■ What is expected
Omit the pictures while printing every entry below exactly as given.

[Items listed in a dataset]
********
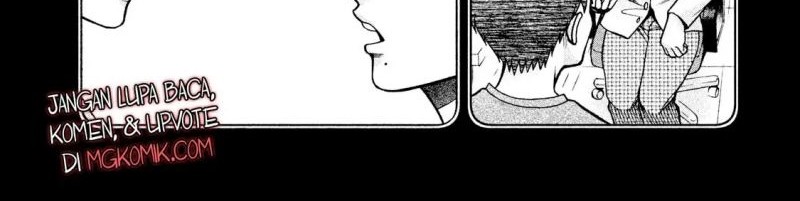 Baca Manga Asuperu Kanojo Chapter 21 Gambar 2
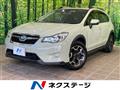 2014 Subaru Subaru Others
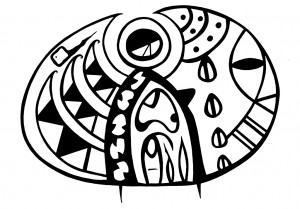 點仔｜dIM2AI-150924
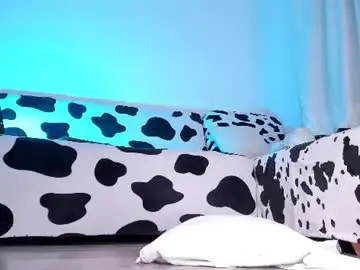 Chaturbate Watch Live Sex Cams of ambermiller04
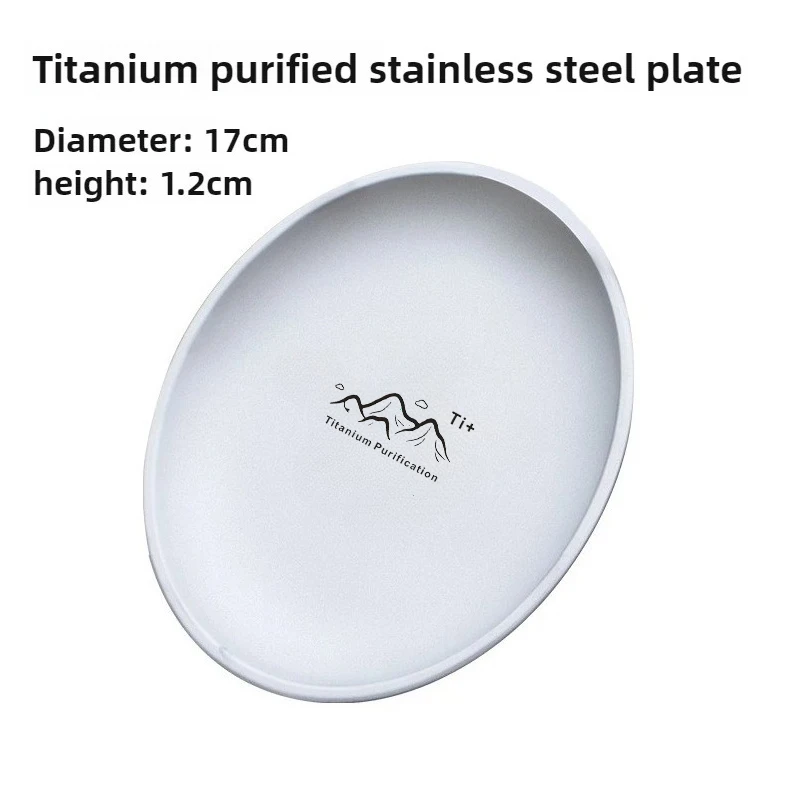 Plate-M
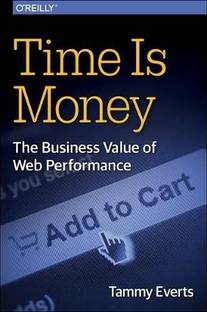 Time is Money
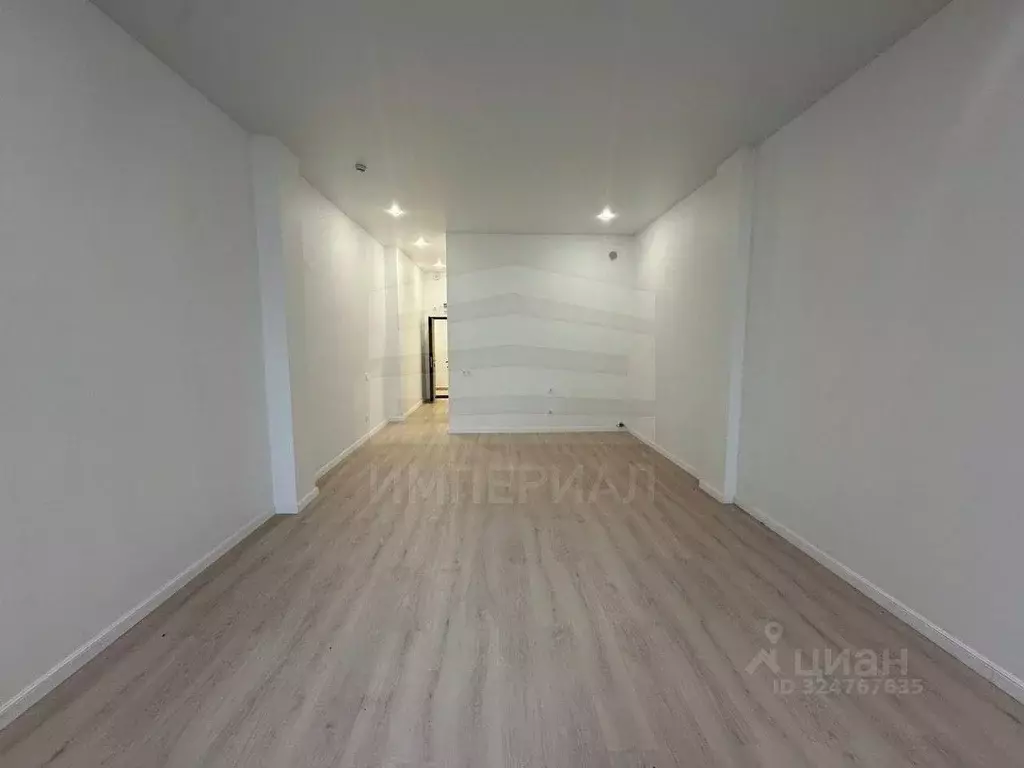 Студия Московская область, Люберцы Октябрьский просп., 403 (26.7 м) - Фото 2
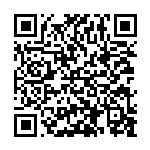 QR Code: http://wiki.daz3d.com/doku.php/public/read_me/index/68939/start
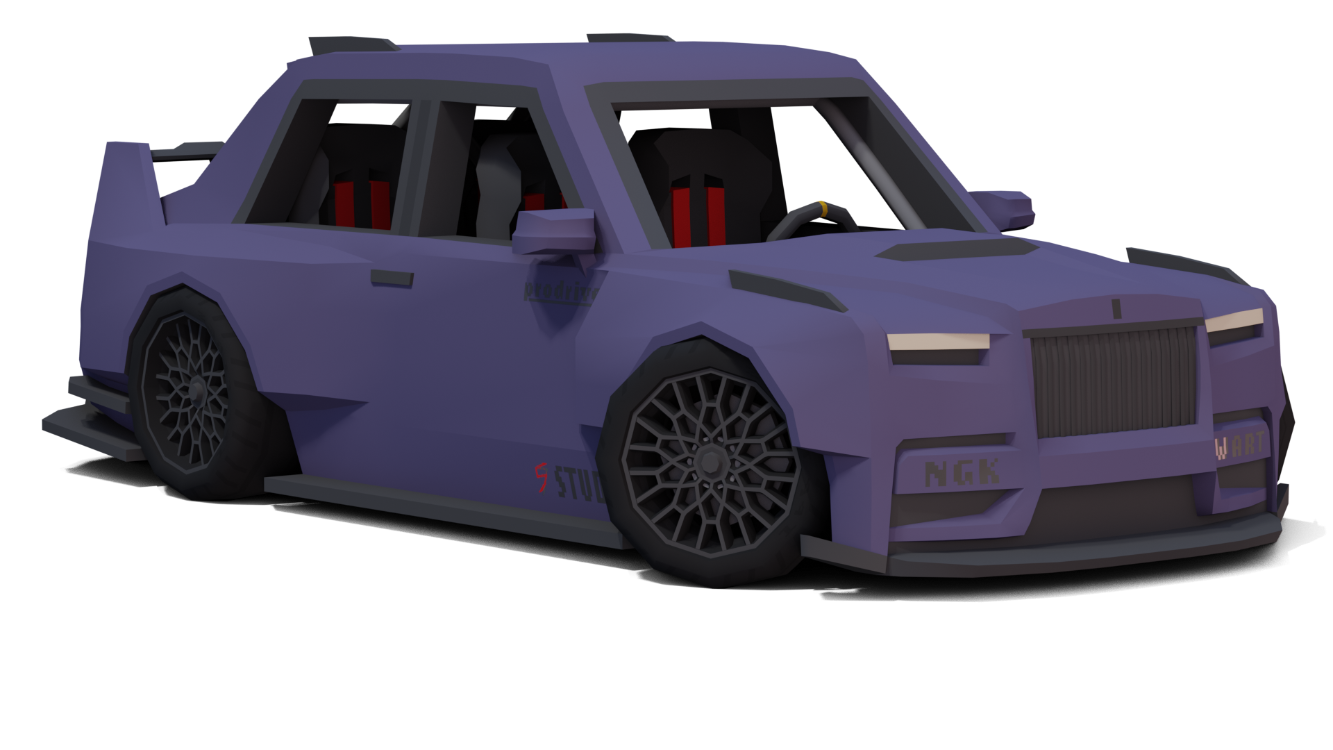 DonateCar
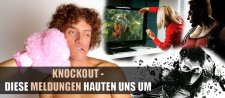 Artikel Vorschau Bild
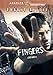 Fingers Fingers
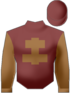 giubba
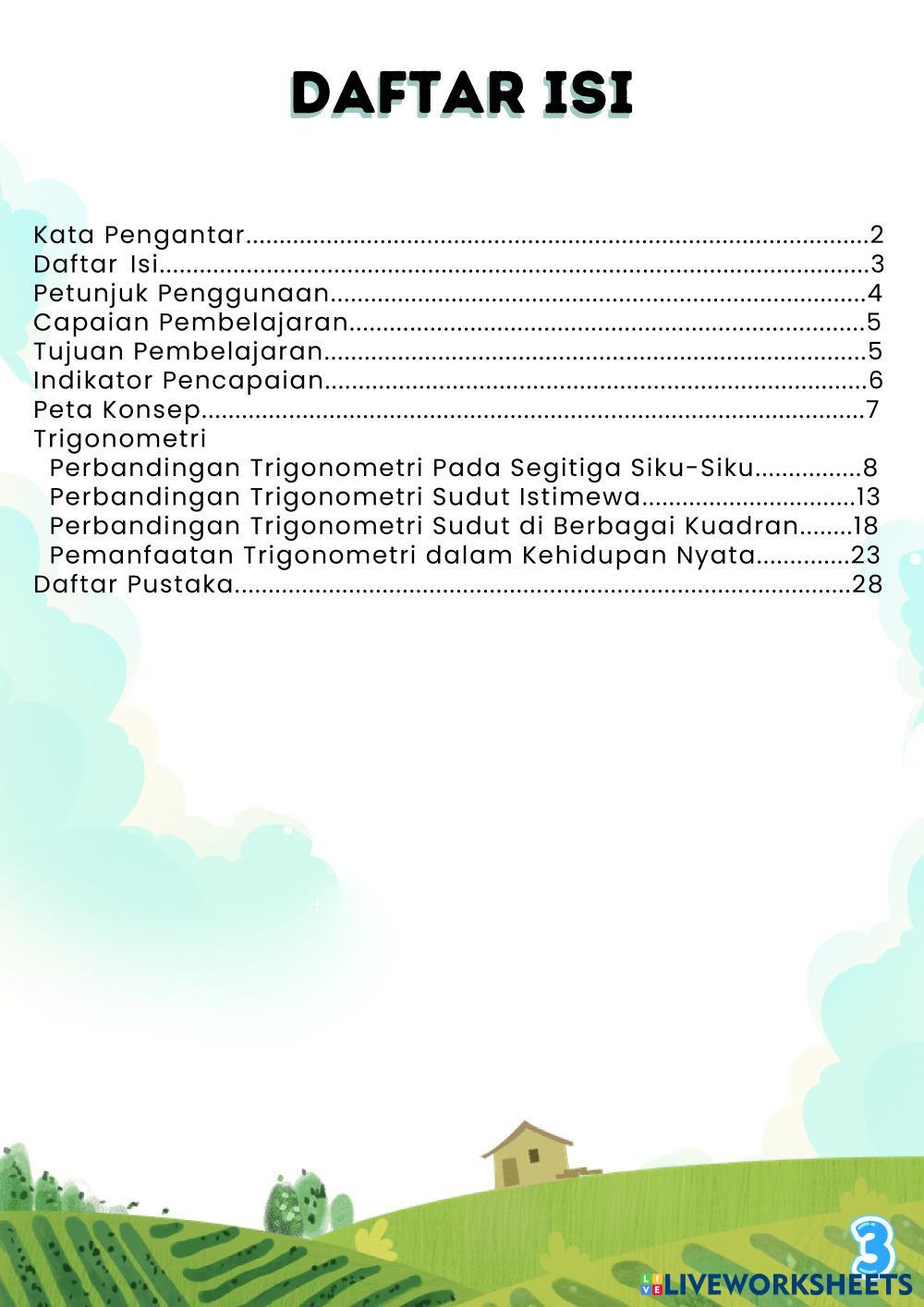 Desain_Media.pdf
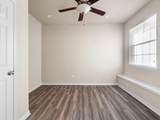 1805 Brookview Drive - Photo 19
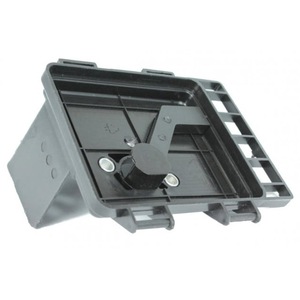 Tartozékok kertészeti gépekhez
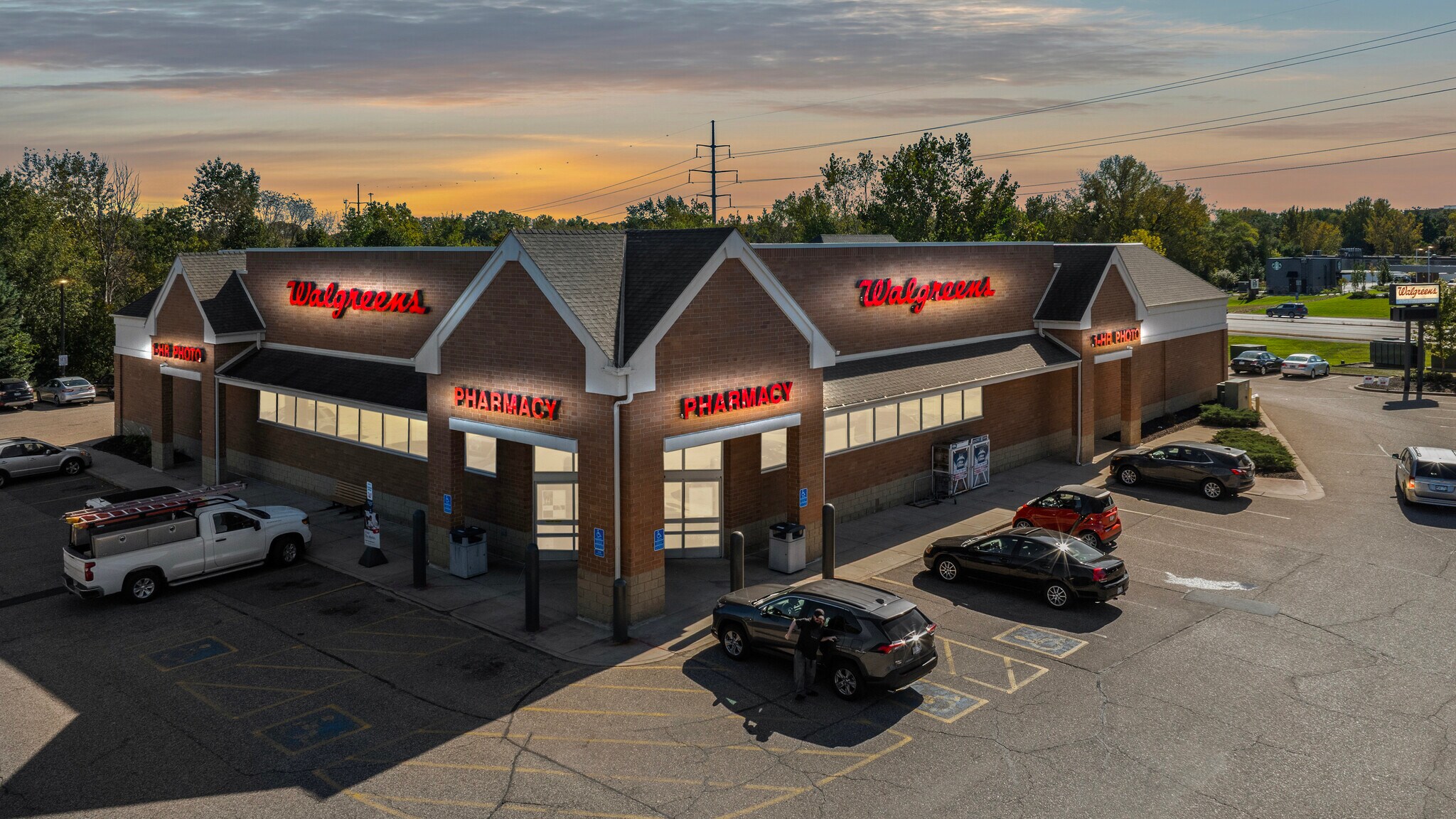 16395 Wagner Way, Eden Prairie, MN for Sale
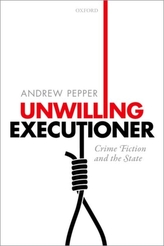  Unwilling Executioner
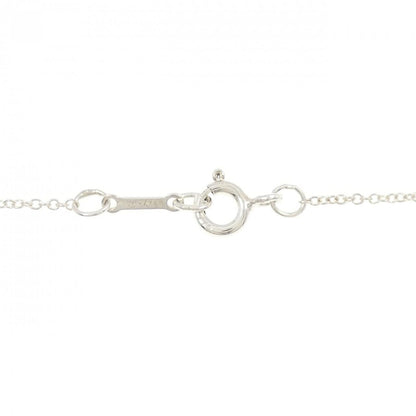 Tiffany & Co Crown of Necklace — view 5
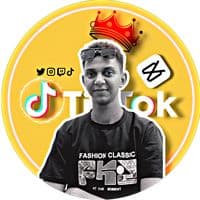 TikTok Account - 1.musab.249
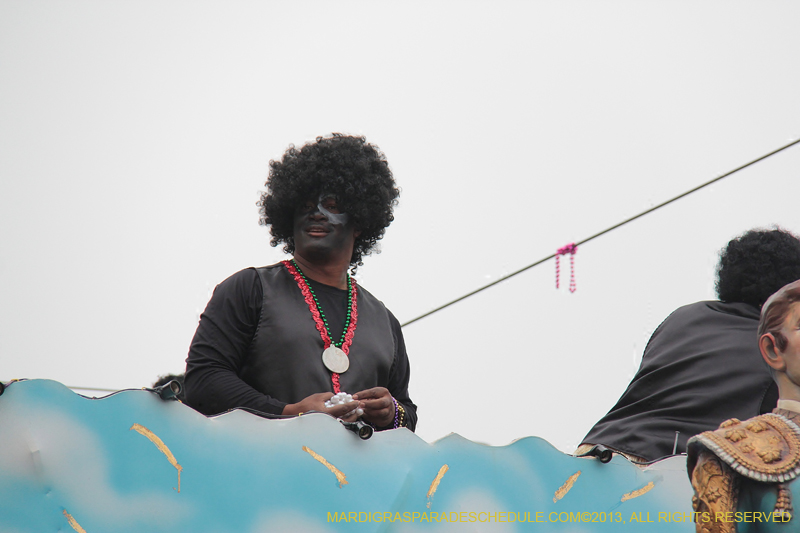 Krewe-of-Zulu-SAPC-2013-1494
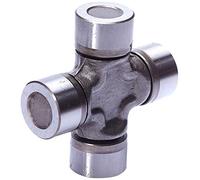 JAPANPARTS JPJO-107 Crociera Albero Trasmissione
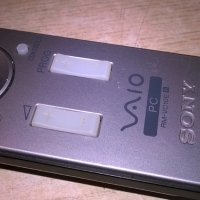 sony vaio pc remote-внос швеицария, снимка 15 - Клавиатури и мишки - 22762306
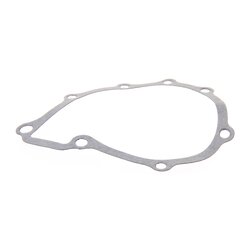 Pompe à eau VAICO V30-50051 pour MERCEDES CLASSE C OE 1112004301 VAICO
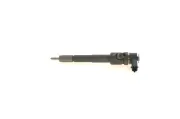 Einspritzdüse BOSCH 0 445 110 937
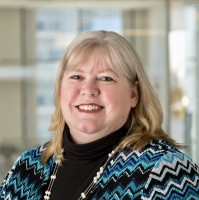 Varde Partners Europe Limited Employee Susan Beumer's profile photo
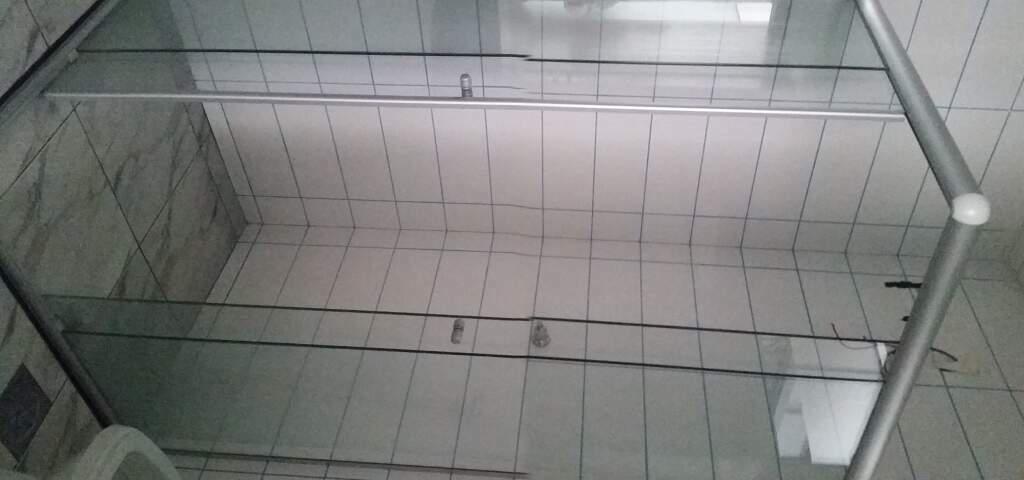 Casa, Palmeiras, 3 Quartos, 1 Suíte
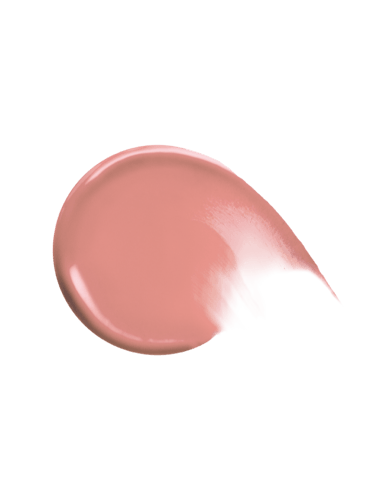 احمر خدود لامع سوفت بينش من رير بيوتي 7.5 مل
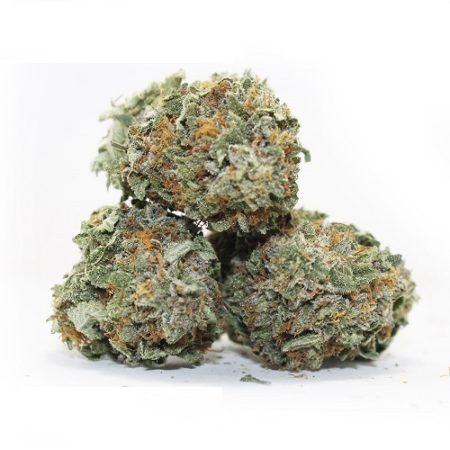 buy Afghan Kush online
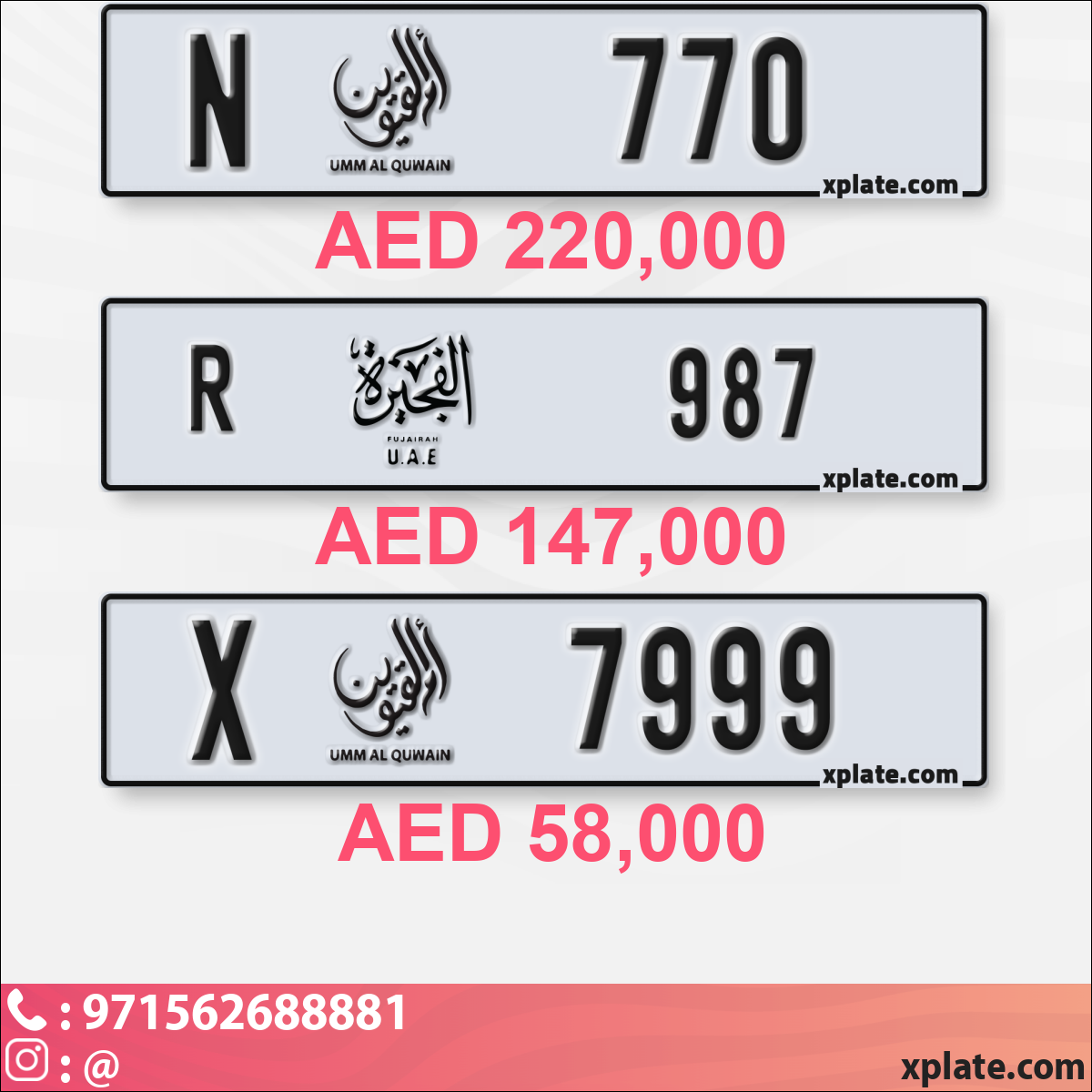 035db4c8-1df0-429a-9f38-9888bd293a02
********
■ Solution to the problem
 Baca Manga Asuperu Kanojo Chapter 21 Gambar 2
 2014 Subaru Subaru Others
 點仔｜dIM2AI-150924
 Chaturbate Watch Live Sex Cams of ambermiller04
 Plate-M
 Time is Money
 Студия Московская область, Люберцы Октябрьский просп., 403 (26.7 м) - Фото 2
 QR Code: http://wiki.daz3d.com/doku.php/public/read_me/index/68939/start
 DonateCar
 Artikel Vorschau Bild
 Fingers Fingers
 giubba
 Desain_Media.pdf
 1805 Brookview Drive - Photo 19
 Tartozékok kertészeti gépekhez
 16395 Wagner Way, Eden Prairie, MN for Sale
  Unwilling Executioner
 Tiffany & Co Crown of Necklace — view 5
 TikTok Account - 1.musab.249
 Krewe-of-Zulu-SAPC-2013-1494
 JAPANPARTS JPJO-107 Crociera Albero Trasmissione
 sony vaio pc remote-внос швеицария, снимка 15 - Клавиатури и мишки - 22762306
 Pompe à eau VAICO V30-50051 pour MERCEDES CLASSE C OE 1112004301 VAICO
 Einspritzdüse BOSCH 0 445 110 937
 Varde Partners Europe Limited Employee Susan Beumer's profile photo
 Casa, Palmeiras, 3 Quartos, 1 Suíte
 احمر خدود لامع سوفت بينش من رير بيوتي 7.5 مل
 buy Afghan Kush online
 035db4c8-1df0-429a-9f38-9888bd293a02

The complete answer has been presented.